**EXERCISE BRIEF**
Although the data below holds other lines too, output only those from the line with "order: Artiodactyla" up to and including the line with "label granularity: sequence-level", exactly as they appear.

BEGIN DATA SHOWN

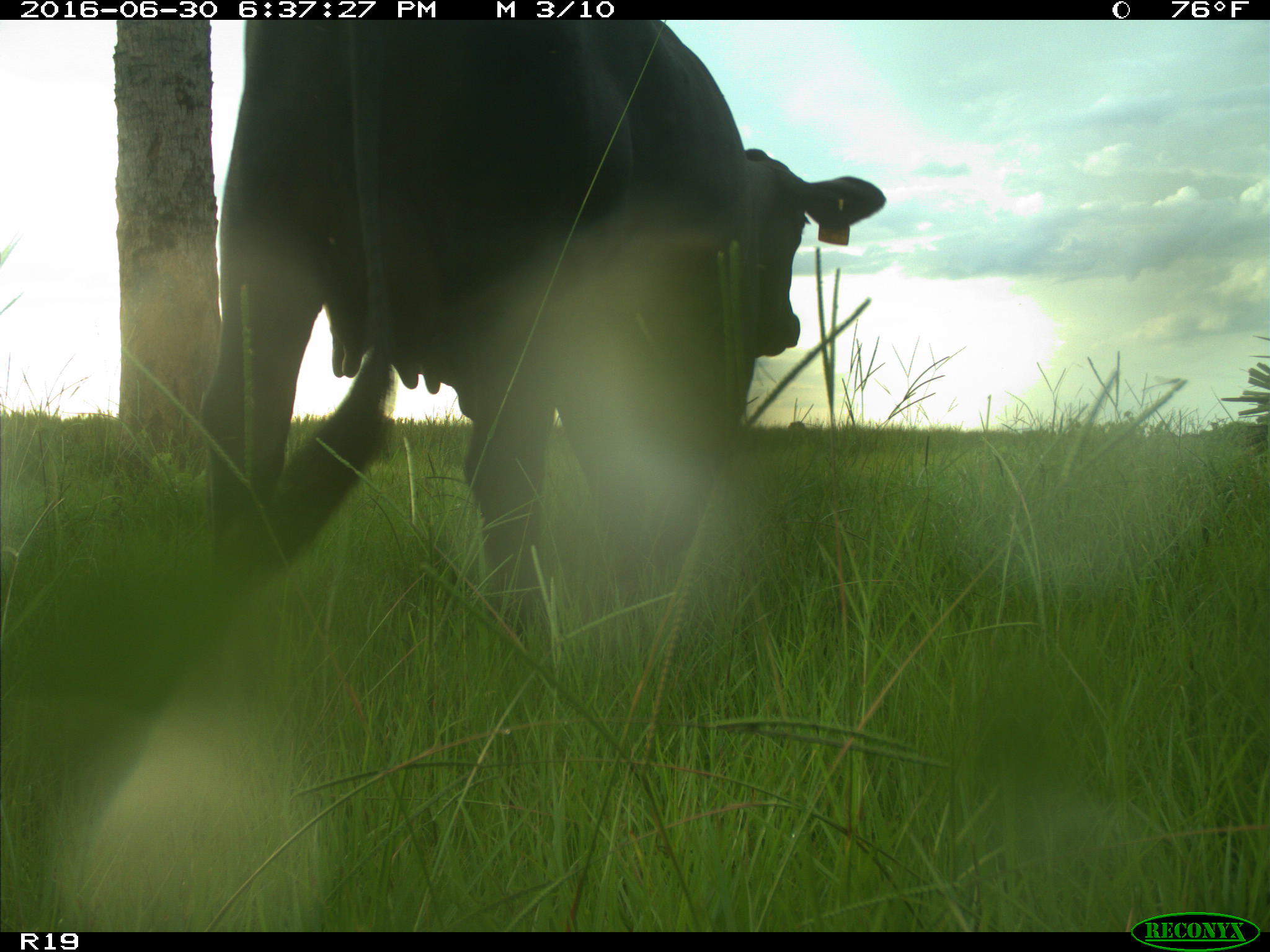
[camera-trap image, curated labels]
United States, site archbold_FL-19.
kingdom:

END DATA SHOWN
BEGIN DATA SHOWN

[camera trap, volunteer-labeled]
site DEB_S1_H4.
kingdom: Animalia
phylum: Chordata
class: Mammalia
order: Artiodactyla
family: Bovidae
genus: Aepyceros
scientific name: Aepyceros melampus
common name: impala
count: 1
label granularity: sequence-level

END DATA SHOWN

**OUTPUT FOR THIS EXERCISE**
order: Artiodactyla
family: Bovidae
genus: Aepyceros
scientific name: Aepyceros melampus
common name: impala
count: 1
label granularity: sequence-level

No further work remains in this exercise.